■ ЗАДАНИЕ
Сколько зерна, согласно статье «В плену оброка», не хватило Сталину в 1928 году?

■ ДОКУМЕНТ
══════════

Ученый, предприниматель, общественный деятель, благотворитель
Журнал «Социум» №(26-27). 1993 год

В плену оброка

Если и колхоз и фермер не «сдают» хлеб государству, то не они в этом виноваты, считает председатель Крестьянской партии России.

Юрий ЧЕРНИЧЕНКО

Колхоз смерти не боится – он создание неживое

Товарищу Сталину в 1928 году не хватило всего лишь двух миллионов тонн зерна, но он лично вступил в заготовки. Отправился на три недели в Сибирь и там обосновал ликвидацию крестьянства как класса.

Крестьяне говорили, что продажного хлеба за такие деньги нет, а вождь возражал: есть. Крестьяне твердили, что при ножницах цен (дорогом городском товаре и дешёвом сельском) вести хозяйство нельзя, а Сталин доказал: нужно, даже необходимо. Крестьяне... А Иосиф Виссарионович прозорливо указал, что дело не в частном заторе 1928 года; на разнородных основах (социализированная промышленность и частное крестьянство) победы Коминтерна не достичь.

══════════

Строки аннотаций
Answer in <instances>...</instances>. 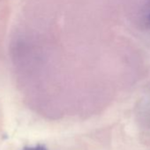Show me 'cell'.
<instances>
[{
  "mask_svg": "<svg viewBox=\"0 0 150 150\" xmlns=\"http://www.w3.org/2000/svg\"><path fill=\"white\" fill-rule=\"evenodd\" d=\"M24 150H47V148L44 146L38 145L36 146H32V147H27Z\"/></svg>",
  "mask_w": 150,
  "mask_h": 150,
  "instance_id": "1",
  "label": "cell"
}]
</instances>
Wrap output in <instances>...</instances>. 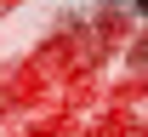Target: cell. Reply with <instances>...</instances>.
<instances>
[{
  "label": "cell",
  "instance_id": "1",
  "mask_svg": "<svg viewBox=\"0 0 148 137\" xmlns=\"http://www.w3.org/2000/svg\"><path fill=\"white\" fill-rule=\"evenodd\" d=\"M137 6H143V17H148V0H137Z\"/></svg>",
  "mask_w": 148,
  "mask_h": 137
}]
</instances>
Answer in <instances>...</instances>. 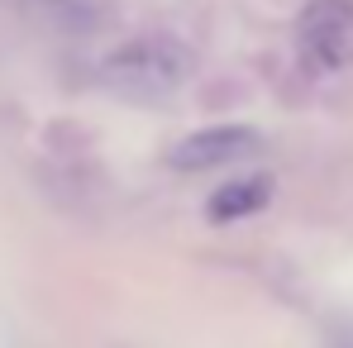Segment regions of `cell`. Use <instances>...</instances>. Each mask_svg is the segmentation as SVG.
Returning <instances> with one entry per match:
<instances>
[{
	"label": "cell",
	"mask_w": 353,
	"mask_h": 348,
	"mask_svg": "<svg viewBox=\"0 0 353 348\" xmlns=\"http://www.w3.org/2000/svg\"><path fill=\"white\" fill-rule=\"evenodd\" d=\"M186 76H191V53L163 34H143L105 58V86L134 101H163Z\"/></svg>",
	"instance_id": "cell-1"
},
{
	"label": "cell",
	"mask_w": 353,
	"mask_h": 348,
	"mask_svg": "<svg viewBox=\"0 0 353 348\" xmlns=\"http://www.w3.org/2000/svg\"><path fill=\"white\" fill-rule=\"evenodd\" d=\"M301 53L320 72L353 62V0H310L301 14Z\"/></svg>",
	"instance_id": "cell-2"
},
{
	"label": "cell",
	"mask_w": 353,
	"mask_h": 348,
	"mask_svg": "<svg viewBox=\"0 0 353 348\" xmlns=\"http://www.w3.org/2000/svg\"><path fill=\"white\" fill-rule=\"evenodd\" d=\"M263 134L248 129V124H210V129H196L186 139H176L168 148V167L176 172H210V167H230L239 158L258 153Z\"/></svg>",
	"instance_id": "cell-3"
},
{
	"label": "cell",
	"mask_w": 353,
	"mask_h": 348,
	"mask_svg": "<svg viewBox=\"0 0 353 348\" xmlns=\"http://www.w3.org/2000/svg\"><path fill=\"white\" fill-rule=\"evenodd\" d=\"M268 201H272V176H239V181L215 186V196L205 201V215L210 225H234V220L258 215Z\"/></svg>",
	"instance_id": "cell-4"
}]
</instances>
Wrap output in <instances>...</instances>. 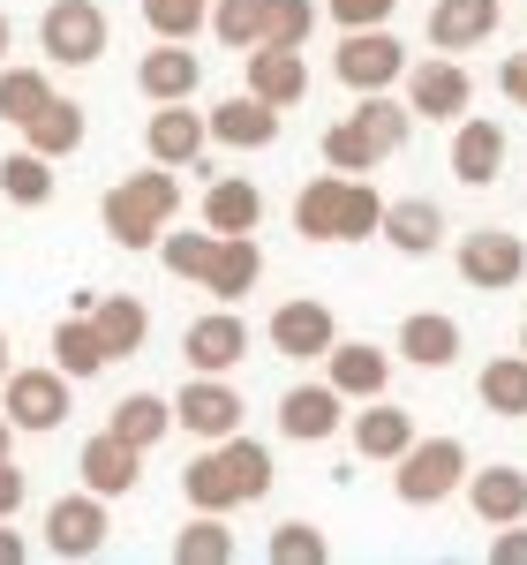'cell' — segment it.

══════════

■ ГОТОВЫЙ ОТВЕТ
Двух миллионов тонн.